The exercise —
Copy the part of the entries below that opens with the line containing "Which of these objects —" and closes with the last line of the entries, both ends included. Leave the pictures out of your answer.

Records provided —
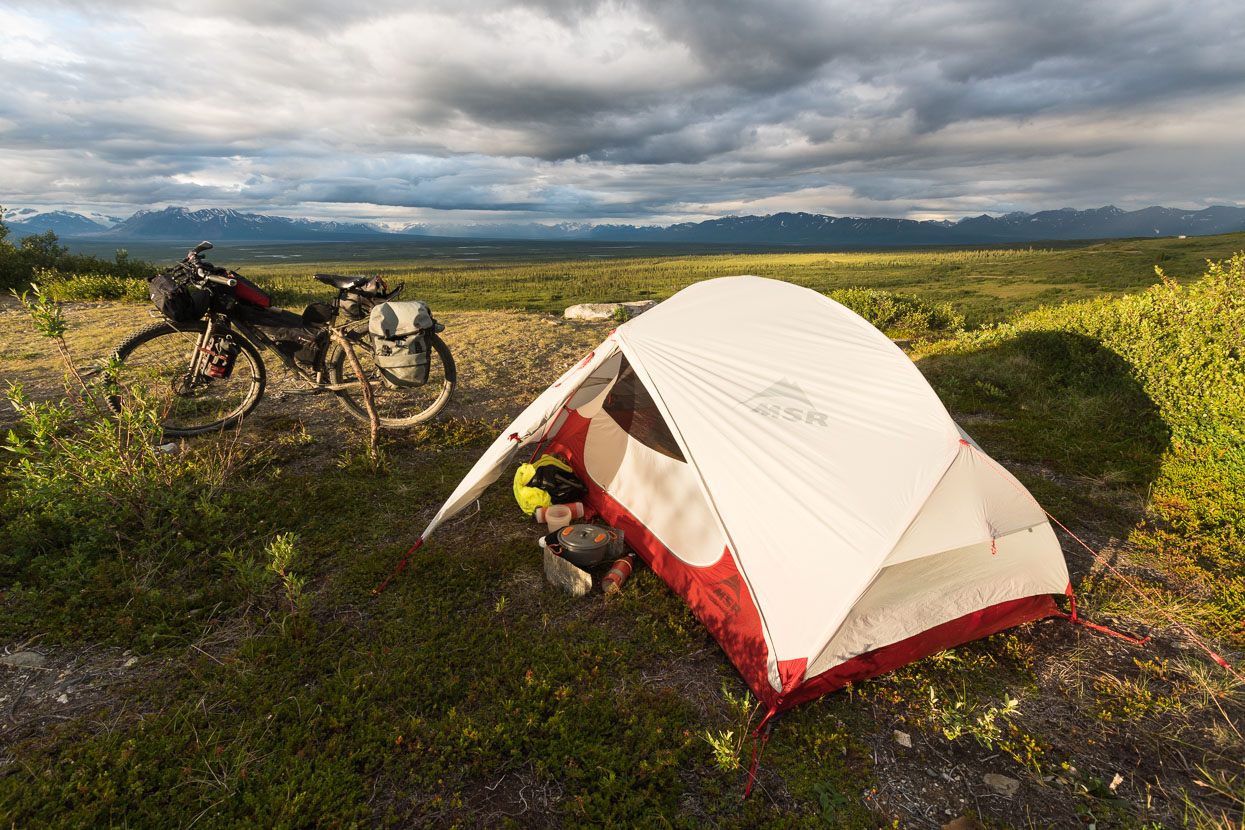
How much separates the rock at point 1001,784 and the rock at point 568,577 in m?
3.17

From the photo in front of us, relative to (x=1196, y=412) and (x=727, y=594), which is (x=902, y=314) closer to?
(x=1196, y=412)

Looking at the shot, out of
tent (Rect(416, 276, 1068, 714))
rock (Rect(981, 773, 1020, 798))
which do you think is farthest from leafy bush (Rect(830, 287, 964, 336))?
rock (Rect(981, 773, 1020, 798))

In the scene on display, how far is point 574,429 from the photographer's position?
6.66 meters

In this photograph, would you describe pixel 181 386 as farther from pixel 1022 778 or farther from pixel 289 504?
pixel 1022 778

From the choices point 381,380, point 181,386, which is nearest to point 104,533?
point 181,386

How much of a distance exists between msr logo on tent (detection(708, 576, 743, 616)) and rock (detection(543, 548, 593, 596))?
1178 millimetres

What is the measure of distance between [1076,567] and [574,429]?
223 inches

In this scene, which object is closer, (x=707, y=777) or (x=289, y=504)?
(x=707, y=777)

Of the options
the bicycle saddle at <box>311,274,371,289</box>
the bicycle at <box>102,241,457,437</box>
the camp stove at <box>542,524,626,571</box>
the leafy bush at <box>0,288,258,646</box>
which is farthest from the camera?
the bicycle saddle at <box>311,274,371,289</box>

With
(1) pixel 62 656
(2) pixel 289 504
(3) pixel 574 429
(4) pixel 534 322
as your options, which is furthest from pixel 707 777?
(4) pixel 534 322

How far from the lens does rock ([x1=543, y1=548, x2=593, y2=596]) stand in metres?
4.95

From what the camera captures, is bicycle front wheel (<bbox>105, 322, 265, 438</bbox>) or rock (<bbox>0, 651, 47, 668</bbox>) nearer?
rock (<bbox>0, 651, 47, 668</bbox>)

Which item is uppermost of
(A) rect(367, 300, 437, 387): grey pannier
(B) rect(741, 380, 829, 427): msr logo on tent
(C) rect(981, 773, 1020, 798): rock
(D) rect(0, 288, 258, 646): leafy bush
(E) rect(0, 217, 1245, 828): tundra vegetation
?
(A) rect(367, 300, 437, 387): grey pannier

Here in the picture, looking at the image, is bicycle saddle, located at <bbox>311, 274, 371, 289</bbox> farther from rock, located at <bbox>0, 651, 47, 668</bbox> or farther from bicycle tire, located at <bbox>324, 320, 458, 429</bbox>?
rock, located at <bbox>0, 651, 47, 668</bbox>
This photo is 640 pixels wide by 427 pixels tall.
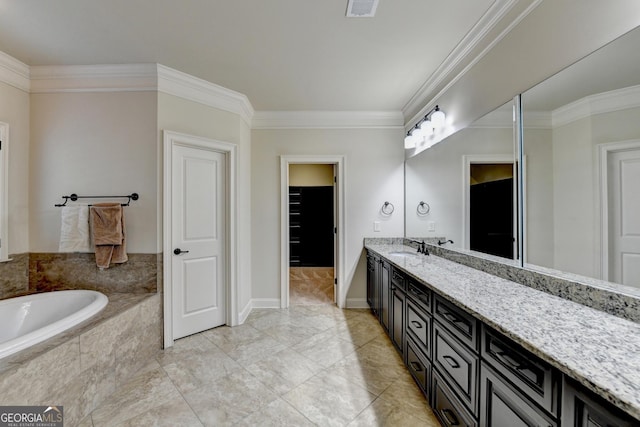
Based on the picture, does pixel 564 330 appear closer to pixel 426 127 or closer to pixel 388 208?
pixel 426 127

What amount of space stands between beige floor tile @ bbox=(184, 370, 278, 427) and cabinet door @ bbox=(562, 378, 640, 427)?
159 cm

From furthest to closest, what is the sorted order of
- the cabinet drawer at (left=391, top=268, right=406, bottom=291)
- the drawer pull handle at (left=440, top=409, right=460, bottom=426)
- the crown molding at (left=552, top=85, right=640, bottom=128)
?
the cabinet drawer at (left=391, top=268, right=406, bottom=291), the drawer pull handle at (left=440, top=409, right=460, bottom=426), the crown molding at (left=552, top=85, right=640, bottom=128)

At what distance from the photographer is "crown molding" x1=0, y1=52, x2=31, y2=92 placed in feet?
7.12

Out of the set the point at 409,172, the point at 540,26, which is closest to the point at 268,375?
the point at 409,172

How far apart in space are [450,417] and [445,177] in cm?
195

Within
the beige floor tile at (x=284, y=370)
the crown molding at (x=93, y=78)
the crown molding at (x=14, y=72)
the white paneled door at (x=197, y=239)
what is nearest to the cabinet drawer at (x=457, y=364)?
the beige floor tile at (x=284, y=370)

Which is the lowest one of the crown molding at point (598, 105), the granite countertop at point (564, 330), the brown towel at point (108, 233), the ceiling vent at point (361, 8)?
the granite countertop at point (564, 330)

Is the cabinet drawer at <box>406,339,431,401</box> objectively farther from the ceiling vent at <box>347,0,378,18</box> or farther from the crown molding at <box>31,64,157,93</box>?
the crown molding at <box>31,64,157,93</box>

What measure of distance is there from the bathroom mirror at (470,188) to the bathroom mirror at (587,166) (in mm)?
174

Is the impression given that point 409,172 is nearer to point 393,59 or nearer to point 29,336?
point 393,59

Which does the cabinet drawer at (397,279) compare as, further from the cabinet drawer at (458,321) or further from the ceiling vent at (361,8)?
the ceiling vent at (361,8)

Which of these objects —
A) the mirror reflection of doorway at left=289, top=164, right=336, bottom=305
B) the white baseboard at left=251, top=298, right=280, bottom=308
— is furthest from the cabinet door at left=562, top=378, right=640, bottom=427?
the mirror reflection of doorway at left=289, top=164, right=336, bottom=305

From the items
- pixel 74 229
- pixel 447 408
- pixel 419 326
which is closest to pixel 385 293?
pixel 419 326

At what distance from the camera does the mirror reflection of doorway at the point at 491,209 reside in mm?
1699
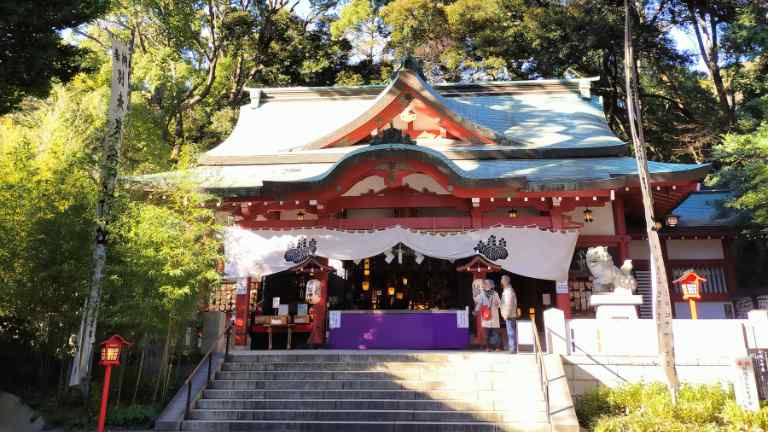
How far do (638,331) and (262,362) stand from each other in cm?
622

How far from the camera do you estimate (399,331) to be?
10.5 m

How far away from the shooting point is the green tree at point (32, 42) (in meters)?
6.77

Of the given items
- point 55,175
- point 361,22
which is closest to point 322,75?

Completed exercise —
Which of these objects —
A) the mirror reflection of doorway at left=289, top=164, right=336, bottom=305
B) the white baseboard at left=251, top=298, right=280, bottom=308
— is furthest from the cabinet door at left=562, top=378, right=640, bottom=427?
the mirror reflection of doorway at left=289, top=164, right=336, bottom=305

From the items
- pixel 74 229
- pixel 447 408
- pixel 419 326
which is closest to pixel 385 293?
pixel 419 326

At what distance from the camera does the mirror reflection of doorway at the point at 491,209 reside in mm?
1699
How far do (638,331) and (262,362) stand from each other in cm?
622

How far from the camera do you estimate (399,331) to be?
10.5 m

How far away from the shooting point is the green tree at point (32, 42) (in meters)?
6.77

Of the given items
- point 55,175
- point 361,22
which is closest to point 322,75?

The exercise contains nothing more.